As soon as Ella arrived at Anandaban she threw herself into her clinical role, working side by side with the young Nepalese doctors and nurses and also with a few other doctors from western countries.

‘When Anandaban was set up many years ago it was mostly staffed by westerners and funded by westerners too, but we’re now reaching the point in the history of the hospital where it’s mostly staffed by Nepalese.

‘It’s still largely funded by the west but actually the Nepalese treat the patients best because they understand their culture and they understand the system.

‘And seeing Nepalese people who aren’t afraid to stand up against the stigma that’s going on in their own country and actually to say “I’m happy to treat these patients and I’m happy to touch them” has made a real impact on me.’

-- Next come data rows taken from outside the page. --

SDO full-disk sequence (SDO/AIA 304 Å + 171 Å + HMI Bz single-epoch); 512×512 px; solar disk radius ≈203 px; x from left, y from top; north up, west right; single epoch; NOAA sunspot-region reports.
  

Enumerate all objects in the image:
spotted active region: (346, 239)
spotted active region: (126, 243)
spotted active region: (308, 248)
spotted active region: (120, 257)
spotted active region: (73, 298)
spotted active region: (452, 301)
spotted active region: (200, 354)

Another striking aspect of Anandaban for Ella was that the hospital is still very much in recovery mode following the devastating earthquake that hit Nepal in April 2015, destroying hundreds of buildings and displacing many thousands.

‘There was still a lot of rebuilding work that needed to be done in the hospital and not a day went by when we did not have a discussion about something earthquake related.

‘In terms of the people working at the hospital, a lot of them were still in the phase of rebuilding their houses.

‘On the first day when I was given the tour I was told not to jump too much in theatre because there was a crack in the floor. They had different theatre wards and rooms that were not being used because the foundations were not secure.

‘But they’re rebuilding and expanding, which I think is really positive because they’re not just going to rebuild to what they were. They’re going to rebuild bigger and better with more facilities.’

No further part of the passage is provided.